任务要求:
阅读节选建议用哪个操作符重新实现forkJoin？公开的是哪个参数？

阅读节选:
================

看起来你想要一个等效于支持调用者指定的最大并发订阅数的forkJoin。

可以使用mergeMap重新实现forkJoin，并公开concurrent参数，像这样：

import { from, Observable } from "rxjs";
import { last, map, mergeMap, toArray } from "rxjs/operators";

export function forkJoinConcurrent<T>(
  observables: Observable<T>[],
  concurrent: number
): Observable<T[]> {
  // Convert the array of observables to a higher-order observable:
  return from(observables).pipe(
    // Merge each of the observables in the higher-order observable
    // into a single stream:
    mergeMap((observable, observableIndex) => observable.pipe(
      // Like forkJoin, we're interested only in the last value:
      last(),
      // Combine the value with the index so that the stream of merged
      // values - which could be in any order - can be sorted to match
      // the order of the source observables:
      map(value => ({ index: observableIndex, value }))

================

数据部分:
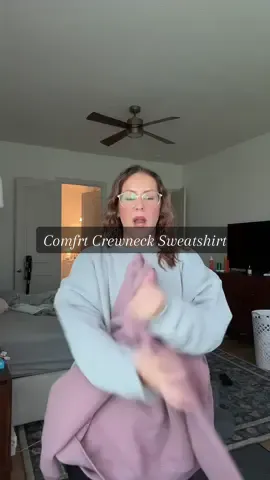 So cozy! @Comfrt #crewnecksweatshirt #sweatshirts #sweatshirtsesaon #plussizetryon #plussizetiktok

================

参考答案:
用mergeMap重新实现forkJoin，公开的是concurrent参数。